• How To Clean Up A Repository

    It is always pleasant to start a project from scratch, create its repository yourself, define the coding style accepted in it, and much else. But sometimes we inherit “difficult children” with a heavy past, including a mix of tabs and spaces, different line ending styles, and encodings. Naturally, all this drives the version control system into hysterics. But no matter. Linux to the rescue!

    Formatting

    The expand utility will come in handy.

    find ./ -type f -name "*.php" -exec sh -c 'expand -t 4 {} > _tmp_ && mv _tmp_ {}' \;

    This command will replace tabs with 4 spaces in every *.php file. The unexpand command works in the opposite direction.

    Line Endings

    Historically, it so happened that there are quite a few ways to end a line in a text file. The most common are the Windows version (CR+LF) and Unix (LF). In a repository, though, one should choose one thing. Another wonderful utility, dos2unix, comes to our rescue. It is even more wonderful because there is no need to bother with temporary files.

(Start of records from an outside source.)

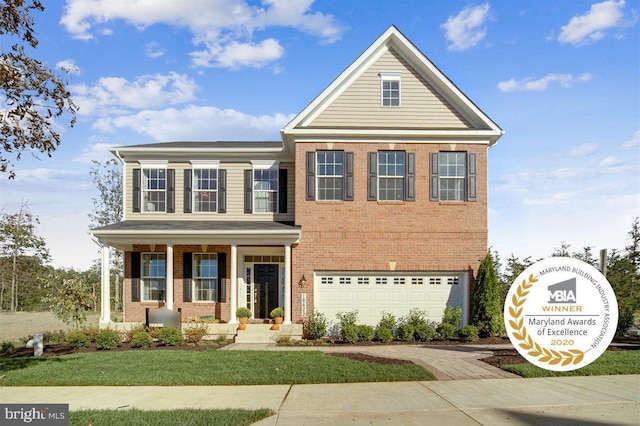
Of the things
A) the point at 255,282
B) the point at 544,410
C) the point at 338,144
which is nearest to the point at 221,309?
the point at 255,282

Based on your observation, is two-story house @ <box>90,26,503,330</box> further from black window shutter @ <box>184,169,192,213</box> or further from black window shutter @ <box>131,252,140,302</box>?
black window shutter @ <box>184,169,192,213</box>

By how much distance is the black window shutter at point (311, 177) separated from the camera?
59.0 ft

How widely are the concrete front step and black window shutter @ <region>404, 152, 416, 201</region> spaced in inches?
243

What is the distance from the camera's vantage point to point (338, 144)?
59.2ft

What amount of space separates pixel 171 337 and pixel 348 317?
553cm

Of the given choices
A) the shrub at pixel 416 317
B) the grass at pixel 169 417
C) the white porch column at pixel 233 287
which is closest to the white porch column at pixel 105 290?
the white porch column at pixel 233 287

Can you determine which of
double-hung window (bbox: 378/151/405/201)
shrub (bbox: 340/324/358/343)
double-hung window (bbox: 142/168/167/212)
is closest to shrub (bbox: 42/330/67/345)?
double-hung window (bbox: 142/168/167/212)

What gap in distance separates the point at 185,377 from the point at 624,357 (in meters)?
9.55

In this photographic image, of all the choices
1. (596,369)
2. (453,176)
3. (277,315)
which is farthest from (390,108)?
(596,369)

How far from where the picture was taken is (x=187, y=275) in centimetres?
1934

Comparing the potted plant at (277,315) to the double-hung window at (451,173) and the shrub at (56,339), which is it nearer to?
the shrub at (56,339)

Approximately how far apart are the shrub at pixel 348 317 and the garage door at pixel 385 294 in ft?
0.63

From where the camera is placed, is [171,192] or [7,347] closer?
[7,347]

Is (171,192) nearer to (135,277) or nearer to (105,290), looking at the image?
(135,277)
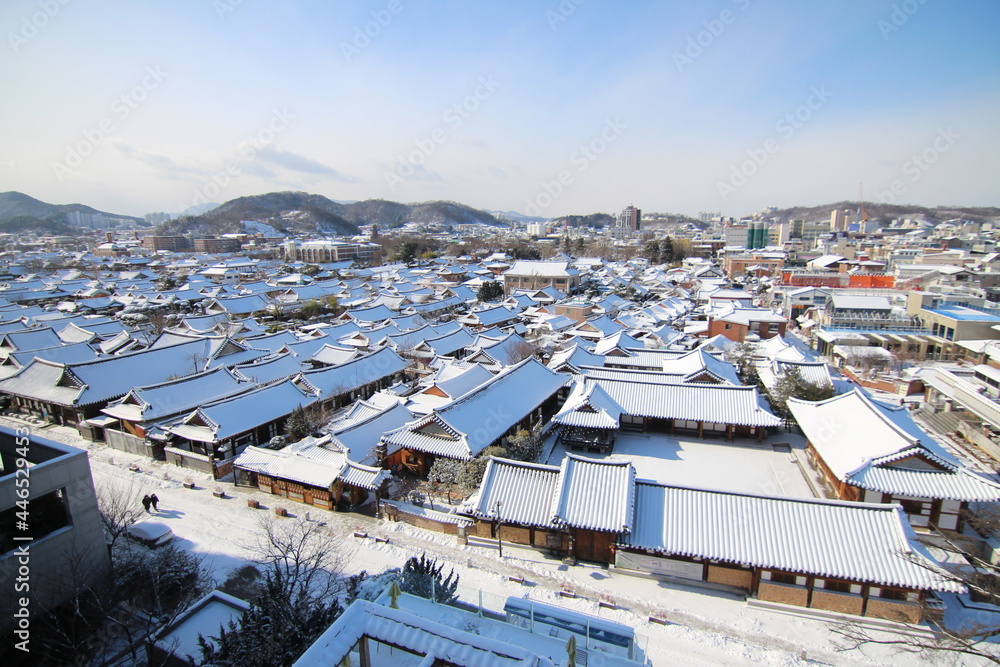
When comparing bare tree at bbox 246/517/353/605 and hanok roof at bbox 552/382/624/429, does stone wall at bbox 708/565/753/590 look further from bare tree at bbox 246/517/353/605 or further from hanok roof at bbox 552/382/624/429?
bare tree at bbox 246/517/353/605

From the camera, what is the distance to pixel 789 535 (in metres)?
11.2

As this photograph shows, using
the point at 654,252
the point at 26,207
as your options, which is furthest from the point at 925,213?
the point at 26,207

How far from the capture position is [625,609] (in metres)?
10.8

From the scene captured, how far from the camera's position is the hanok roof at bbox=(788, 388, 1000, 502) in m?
13.4

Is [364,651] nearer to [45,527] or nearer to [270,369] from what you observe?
[45,527]

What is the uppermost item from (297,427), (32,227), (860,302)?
(32,227)

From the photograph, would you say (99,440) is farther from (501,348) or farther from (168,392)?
(501,348)

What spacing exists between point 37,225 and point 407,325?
18426cm

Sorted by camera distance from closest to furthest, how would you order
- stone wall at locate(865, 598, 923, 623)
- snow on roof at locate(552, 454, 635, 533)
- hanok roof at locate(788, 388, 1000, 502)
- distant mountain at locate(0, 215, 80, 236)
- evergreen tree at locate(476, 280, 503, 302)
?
stone wall at locate(865, 598, 923, 623), snow on roof at locate(552, 454, 635, 533), hanok roof at locate(788, 388, 1000, 502), evergreen tree at locate(476, 280, 503, 302), distant mountain at locate(0, 215, 80, 236)

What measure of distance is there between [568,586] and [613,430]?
30.0 ft

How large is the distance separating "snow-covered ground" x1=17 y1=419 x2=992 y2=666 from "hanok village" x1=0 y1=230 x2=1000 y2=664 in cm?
40

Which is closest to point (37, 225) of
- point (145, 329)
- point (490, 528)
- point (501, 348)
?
point (145, 329)

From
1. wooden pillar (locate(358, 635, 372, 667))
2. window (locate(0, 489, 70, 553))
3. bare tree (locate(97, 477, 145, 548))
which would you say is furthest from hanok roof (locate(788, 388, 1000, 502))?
bare tree (locate(97, 477, 145, 548))

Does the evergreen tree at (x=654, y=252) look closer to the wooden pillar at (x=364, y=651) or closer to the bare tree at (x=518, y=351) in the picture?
the bare tree at (x=518, y=351)
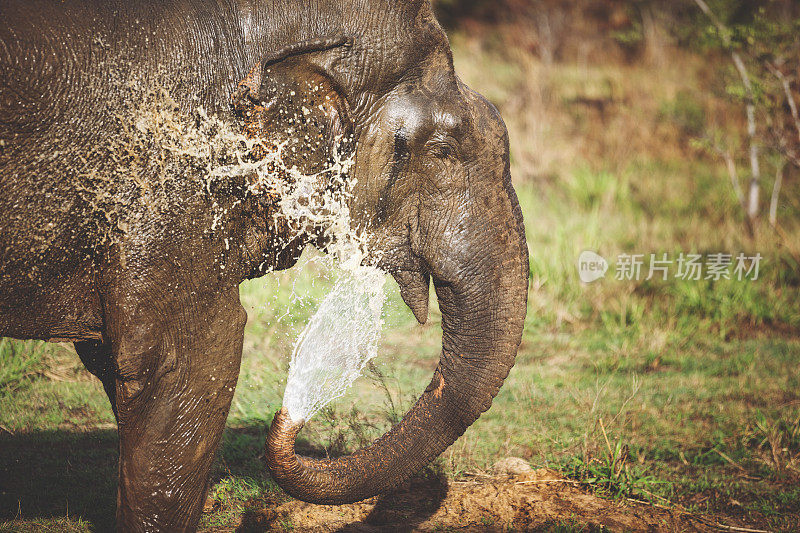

    find ./ -type f -name "*.php" -exec sh -c 'dos2unix {}' \;

    One More Solution: A Git Hook

    In this case, we process only the files that were changed in this commit, not all the files in the repository in general. Besides that, we check only certain file types; according to common opinion, changing tabs to spaces in binary files is not worth doing.

    # nano repository_path/.git/hooks/pre-commit
    
    ALLOWED_EXTENSIONS=('php' 'phtml' 'js' 'css' 'html' 'htm' )
    git diff --cached --name-only --diff-filter=ACM | while read FILENAME; do
      FILENAME_EXTENSION=${FILENAME#*.}
      for ALLOWED_EXTENSION in "${ALLOWED_EXTENSIONS[@]}"
      do
        if [ "$ALLOWED_EXTENSION" == "$FILENAME_EXTENSION" ] ; then
          # fixing line endings
          dos2unix --quiet $FILENAME
          # converting tabs into spaces
          expand -t 4 $FILENAME > _tmp_ && mv _tmp_ $FILENAME
          git add $FILENAME
        fi
      done
    done
    exit 0